→ EXERCISE DETAILS: Each entry, in full: reproduce it exactly.

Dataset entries
--
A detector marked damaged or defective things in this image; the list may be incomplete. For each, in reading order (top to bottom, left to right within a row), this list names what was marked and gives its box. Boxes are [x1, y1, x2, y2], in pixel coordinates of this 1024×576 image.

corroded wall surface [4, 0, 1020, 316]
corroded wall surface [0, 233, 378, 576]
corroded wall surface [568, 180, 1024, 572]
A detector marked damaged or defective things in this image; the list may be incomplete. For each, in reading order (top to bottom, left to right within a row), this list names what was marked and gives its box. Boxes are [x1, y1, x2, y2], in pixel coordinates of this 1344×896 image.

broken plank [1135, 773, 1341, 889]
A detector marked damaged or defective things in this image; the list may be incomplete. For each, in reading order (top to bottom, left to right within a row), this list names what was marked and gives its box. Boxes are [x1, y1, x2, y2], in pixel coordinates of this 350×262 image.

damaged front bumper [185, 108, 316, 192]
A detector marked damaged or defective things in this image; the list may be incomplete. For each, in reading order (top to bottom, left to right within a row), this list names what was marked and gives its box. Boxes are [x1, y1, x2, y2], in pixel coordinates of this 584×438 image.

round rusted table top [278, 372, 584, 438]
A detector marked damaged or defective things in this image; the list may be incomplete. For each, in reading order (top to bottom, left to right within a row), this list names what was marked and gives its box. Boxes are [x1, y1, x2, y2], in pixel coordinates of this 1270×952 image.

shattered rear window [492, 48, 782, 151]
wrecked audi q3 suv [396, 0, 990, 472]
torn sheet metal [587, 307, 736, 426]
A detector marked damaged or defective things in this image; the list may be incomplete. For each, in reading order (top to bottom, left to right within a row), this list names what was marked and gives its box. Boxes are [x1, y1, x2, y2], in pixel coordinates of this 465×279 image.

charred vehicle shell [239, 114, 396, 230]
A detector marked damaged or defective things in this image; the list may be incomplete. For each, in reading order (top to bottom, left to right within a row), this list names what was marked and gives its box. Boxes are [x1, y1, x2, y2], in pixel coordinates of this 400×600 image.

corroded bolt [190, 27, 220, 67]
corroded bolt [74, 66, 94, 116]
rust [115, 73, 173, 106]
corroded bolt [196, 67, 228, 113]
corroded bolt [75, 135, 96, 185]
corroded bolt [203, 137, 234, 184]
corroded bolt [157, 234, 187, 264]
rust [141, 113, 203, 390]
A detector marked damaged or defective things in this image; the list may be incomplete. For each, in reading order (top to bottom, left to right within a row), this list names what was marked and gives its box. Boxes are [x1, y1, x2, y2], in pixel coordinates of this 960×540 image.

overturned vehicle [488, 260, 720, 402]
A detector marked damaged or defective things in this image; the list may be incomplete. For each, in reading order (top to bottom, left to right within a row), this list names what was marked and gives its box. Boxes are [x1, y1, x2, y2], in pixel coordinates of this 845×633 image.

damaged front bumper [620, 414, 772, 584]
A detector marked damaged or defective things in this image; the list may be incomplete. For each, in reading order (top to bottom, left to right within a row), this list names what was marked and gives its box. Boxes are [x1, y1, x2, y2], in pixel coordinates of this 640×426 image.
--
→ ANSWER TO THE EXERCISE:
A detector marked damaged or defective things in this image; the list may be incomplete. For each, in reading order (top to bottom, left to right within a row), this list names what was marked and gives its box. Boxes are [x1, y1, x2, y2], in pixel coordinates of this 1024×576 image.

corroded wall surface [4, 0, 1020, 316]
corroded wall surface [0, 233, 378, 576]
corroded wall surface [568, 180, 1024, 572]
A detector marked damaged or defective things in this image; the list may be incomplete. For each, in reading order (top to bottom, left to right within a row), this list names what was marked and gives its box. Boxes are [x1, y1, x2, y2], in pixel coordinates of this 1344×896 image.

broken plank [1135, 773, 1341, 889]
A detector marked damaged or defective things in this image; the list may be incomplete. For each, in reading order (top to bottom, left to right within a row), this list names what was marked and gives its box. Boxes are [x1, y1, x2, y2], in pixel coordinates of this 350×262 image.

damaged front bumper [185, 108, 316, 192]
A detector marked damaged or defective things in this image; the list may be incomplete. For each, in reading order (top to bottom, left to right within a row), this list names what was marked and gives its box. Boxes are [x1, y1, x2, y2], in pixel coordinates of this 584×438 image.

round rusted table top [278, 372, 584, 438]
A detector marked damaged or defective things in this image; the list may be incomplete. For each, in reading order (top to bottom, left to right within a row), this list names what was marked and gives its box. Boxes are [x1, y1, x2, y2], in pixel coordinates of this 1270×952 image.

shattered rear window [492, 48, 782, 151]
wrecked audi q3 suv [396, 0, 990, 472]
torn sheet metal [587, 307, 736, 426]
A detector marked damaged or defective things in this image; the list may be incomplete. For each, in reading order (top to bottom, left to right within a row), this list names what was marked and gives its box. Boxes are [x1, y1, x2, y2], in pixel coordinates of this 465×279 image.

charred vehicle shell [239, 114, 396, 230]
A detector marked damaged or defective things in this image; the list may be incomplete. For each, in reading order (top to bottom, left to right within a row), this list names what was marked and gives its box. Boxes are [x1, y1, x2, y2], in pixel coordinates of this 400×600 image.

corroded bolt [190, 27, 220, 67]
corroded bolt [74, 66, 94, 116]
rust [115, 73, 173, 106]
corroded bolt [196, 67, 228, 113]
corroded bolt [75, 135, 96, 185]
corroded bolt [203, 137, 234, 184]
corroded bolt [157, 234, 187, 264]
rust [141, 113, 203, 390]
A detector marked damaged or defective things in this image; the list may be incomplete. For each, in reading order (top to bottom, left to right within a row), this list names what was marked and gives its box. Boxes are [x1, y1, x2, y2], in pixel coordinates of this 960×540 image.

overturned vehicle [488, 260, 720, 402]
A detector marked damaged or defective things in this image; the list may be incomplete. For each, in reading order (top to bottom, left to right within a row), this list names what was marked and gives its box. Boxes are [x1, y1, x2, y2], in pixel coordinates of this 845×633 image.

damaged front bumper [620, 414, 772, 584]
A detector marked damaged or defective things in this image; the list may be incomplete. For each, in reading order (top to bottom, left to right within a row), this list names what was marked and gives its box. Boxes are [x1, y1, x2, y2], in pixel coordinates of this 640×426 image.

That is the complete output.